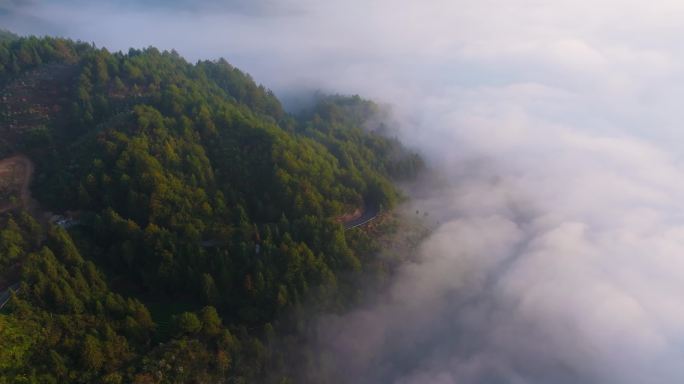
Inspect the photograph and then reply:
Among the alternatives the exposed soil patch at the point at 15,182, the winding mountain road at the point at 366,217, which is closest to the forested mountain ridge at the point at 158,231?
the winding mountain road at the point at 366,217

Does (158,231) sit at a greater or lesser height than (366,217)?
greater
------------------------
• [Description of the task]
Render the data as a Markdown table with the columns "No." and "Line", one row per line and blank lines omitted. Leave the pictures out.

• [Answer to the exercise]
| No. | Line |
|---|---|
| 1 | Inspect the photograph and then reply: |
| 2 | Among the alternatives the exposed soil patch at the point at 15,182, the winding mountain road at the point at 366,217, which is closest to the forested mountain ridge at the point at 158,231? |
| 3 | the winding mountain road at the point at 366,217 |
| 4 | Does (158,231) sit at a greater or lesser height than (366,217)? |
| 5 | greater |